Obviamente a ella no le preocupaba la esposa ausente y continuó con su trabajo, que la llenaba y satisfacía, aunque él no quisiera y la rechazara de vez en vez, disgustado porque lo que más deseaba era dormir.

Una vez más, él trató de apurarla, pero ella lo esquivó moviéndose con mucha rapidez.

Así, durante toda la noche, ella recorrió palmo a palmo aquel cuerpo viril, lleno de músculos, que muchas mujeres codiciaban, y por donde quiera que ella pasaba dejaba evidencias.

Fue realmente la primera en hacerlo y no la esposa, aunque ni él ni ella ni nadie estuviera consciente de ese logro.
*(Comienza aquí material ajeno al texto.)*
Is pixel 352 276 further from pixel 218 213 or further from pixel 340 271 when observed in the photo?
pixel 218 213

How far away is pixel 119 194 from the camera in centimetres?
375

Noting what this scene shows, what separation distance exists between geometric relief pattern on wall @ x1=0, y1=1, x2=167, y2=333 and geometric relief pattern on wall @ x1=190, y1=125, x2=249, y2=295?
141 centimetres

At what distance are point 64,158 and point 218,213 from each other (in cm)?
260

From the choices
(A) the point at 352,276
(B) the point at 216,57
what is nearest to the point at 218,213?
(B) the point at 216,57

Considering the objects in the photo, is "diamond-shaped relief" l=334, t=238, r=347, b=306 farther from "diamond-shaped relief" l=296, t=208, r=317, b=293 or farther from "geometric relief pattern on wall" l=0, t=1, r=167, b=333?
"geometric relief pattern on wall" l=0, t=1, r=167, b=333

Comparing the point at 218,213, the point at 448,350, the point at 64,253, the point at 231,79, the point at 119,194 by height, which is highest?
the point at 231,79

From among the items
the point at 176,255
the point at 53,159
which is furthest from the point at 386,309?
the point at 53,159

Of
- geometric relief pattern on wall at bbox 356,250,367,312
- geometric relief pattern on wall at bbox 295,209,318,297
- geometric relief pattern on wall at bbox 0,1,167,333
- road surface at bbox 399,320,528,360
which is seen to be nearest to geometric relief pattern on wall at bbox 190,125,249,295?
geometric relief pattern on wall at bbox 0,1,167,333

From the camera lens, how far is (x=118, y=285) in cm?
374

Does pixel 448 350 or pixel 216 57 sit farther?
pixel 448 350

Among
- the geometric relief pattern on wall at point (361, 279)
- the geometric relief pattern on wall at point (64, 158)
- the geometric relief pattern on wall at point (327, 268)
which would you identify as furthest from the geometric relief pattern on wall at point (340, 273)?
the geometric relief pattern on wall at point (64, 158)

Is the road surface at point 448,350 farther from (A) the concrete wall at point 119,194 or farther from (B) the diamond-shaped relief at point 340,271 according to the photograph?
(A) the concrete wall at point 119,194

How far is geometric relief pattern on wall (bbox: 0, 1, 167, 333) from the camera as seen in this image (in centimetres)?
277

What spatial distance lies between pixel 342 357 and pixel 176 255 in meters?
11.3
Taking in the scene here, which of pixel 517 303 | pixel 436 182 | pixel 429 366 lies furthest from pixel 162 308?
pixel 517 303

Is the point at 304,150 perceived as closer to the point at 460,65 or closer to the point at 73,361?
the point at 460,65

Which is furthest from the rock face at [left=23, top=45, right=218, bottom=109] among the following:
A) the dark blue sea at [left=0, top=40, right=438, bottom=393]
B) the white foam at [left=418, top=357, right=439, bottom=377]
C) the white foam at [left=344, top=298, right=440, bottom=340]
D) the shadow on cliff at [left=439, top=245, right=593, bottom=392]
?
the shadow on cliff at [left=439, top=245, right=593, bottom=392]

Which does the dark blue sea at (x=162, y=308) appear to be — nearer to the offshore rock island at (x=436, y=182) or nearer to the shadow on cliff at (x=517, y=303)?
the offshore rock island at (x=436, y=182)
Gracias a ella, él pudo despertarse y no perder esa importante conferencia en la que hablaría del vanguardismo en Panamá. Fue ella y no el despertador, la que se llevó ese mérito, nunca reconocido, porque (¡lo sabré yo!), el sueño iba por lo largo y daba para tres horas más, con lo cual la presentación estaría perdida y su reputación de conferenciante por el piso, como él, que estaba tirado allí en ese momento.

Eran justo las seis de la mañana y la conferencia empezaba a las ocho, lo que le daba apenas tiempo para sacudirse el cansancio y la molienda, meterse al baño, vestirse y salir volando para el Paraninfo, que le quedaba distante.

En ese minuto histórico, después de repetir por enésima vez sus travesuras de toda la noche, ella sintió la ruda mano del hombre sobre su cuerpo. Trató de escabullirse, de burlarlo una vez más, aunque ya se levantara, se sacudiera y no le agradeciera el favor de despertarlo.

Todo intento fue imposible.

Bastaron el índice y el pulgar para que ella, tan indefensa entre semejantes dedos, quedara triturada, partida en dos…

El hombre se despertó tras matar a la candelilla que lo picaba.